# [What the task asks]
Turn every line of the records below into a numbered list, skipping any blank lines.

# [Saved data entries]
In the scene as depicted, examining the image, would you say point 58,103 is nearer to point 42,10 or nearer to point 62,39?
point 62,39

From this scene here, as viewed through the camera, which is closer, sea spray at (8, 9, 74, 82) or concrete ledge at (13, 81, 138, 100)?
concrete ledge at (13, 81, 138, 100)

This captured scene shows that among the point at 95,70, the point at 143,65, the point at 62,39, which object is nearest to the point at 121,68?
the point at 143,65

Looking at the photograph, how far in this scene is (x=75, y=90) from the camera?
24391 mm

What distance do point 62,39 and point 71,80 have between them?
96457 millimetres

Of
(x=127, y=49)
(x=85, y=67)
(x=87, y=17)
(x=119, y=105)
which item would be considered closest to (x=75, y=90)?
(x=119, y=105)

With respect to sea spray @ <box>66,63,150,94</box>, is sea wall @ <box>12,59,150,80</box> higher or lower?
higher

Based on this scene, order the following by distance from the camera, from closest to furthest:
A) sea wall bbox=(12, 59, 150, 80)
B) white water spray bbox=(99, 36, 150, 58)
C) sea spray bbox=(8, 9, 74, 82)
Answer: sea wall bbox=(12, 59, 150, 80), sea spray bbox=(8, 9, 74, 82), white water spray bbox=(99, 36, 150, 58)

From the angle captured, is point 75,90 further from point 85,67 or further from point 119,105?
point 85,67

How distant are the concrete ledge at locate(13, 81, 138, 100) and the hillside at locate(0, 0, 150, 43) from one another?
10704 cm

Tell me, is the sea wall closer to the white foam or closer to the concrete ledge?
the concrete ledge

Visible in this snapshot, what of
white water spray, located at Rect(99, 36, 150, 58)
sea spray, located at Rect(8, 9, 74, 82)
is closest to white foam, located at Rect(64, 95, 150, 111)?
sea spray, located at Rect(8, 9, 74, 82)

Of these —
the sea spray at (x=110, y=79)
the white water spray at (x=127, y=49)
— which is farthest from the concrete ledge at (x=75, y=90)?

# [Exercise solution]
1. In the scene as depicted, examining the image, would you say point 58,103 is nearer to point 42,10 or nearer to point 62,39?
2. point 62,39
3. From this scene here, as viewed through the camera, which is closer, sea spray at (8, 9, 74, 82) or concrete ledge at (13, 81, 138, 100)?
4. concrete ledge at (13, 81, 138, 100)
5. This captured scene shows that among the point at 95,70, the point at 143,65, the point at 62,39, which object is nearest to the point at 121,68?
6. the point at 143,65
7. Looking at the photograph, how far in this scene is (x=75, y=90) from the camera?
8. 24391 mm
9. What distance do point 62,39 and point 71,80 have between them?
10. 96457 millimetres
11. Of
12. (x=127, y=49)
13. (x=85, y=67)
14. (x=87, y=17)
15. (x=119, y=105)
16. which item would be considered closest to (x=75, y=90)?
17. (x=119, y=105)
18. With respect to sea spray @ <box>66,63,150,94</box>, is sea wall @ <box>12,59,150,80</box> higher or lower?
19. higher
20. Based on this scene, order the following by distance from the camera, from closest to furthest:
21. A) sea wall bbox=(12, 59, 150, 80)
22. B) white water spray bbox=(99, 36, 150, 58)
23. C) sea spray bbox=(8, 9, 74, 82)
24. Answer: sea wall bbox=(12, 59, 150, 80), sea spray bbox=(8, 9, 74, 82), white water spray bbox=(99, 36, 150, 58)
25. From the angle captured, is point 75,90 further from point 85,67 or further from point 119,105?
26. point 85,67
27. How distant are the concrete ledge at locate(13, 81, 138, 100) and the hillside at locate(0, 0, 150, 43) from one another?
28. 10704 cm
29. Tell me, is the sea wall closer to the white foam or closer to the concrete ledge?
30. the concrete ledge
31. Visible in this snapshot, what of
32. white water spray, located at Rect(99, 36, 150, 58)
33. sea spray, located at Rect(8, 9, 74, 82)
34. is closest to white foam, located at Rect(64, 95, 150, 111)?
35. sea spray, located at Rect(8, 9, 74, 82)
36. Of these —
37. the sea spray at (x=110, y=79)
38. the white water spray at (x=127, y=49)
39. — which is farthest from the concrete ledge at (x=75, y=90)?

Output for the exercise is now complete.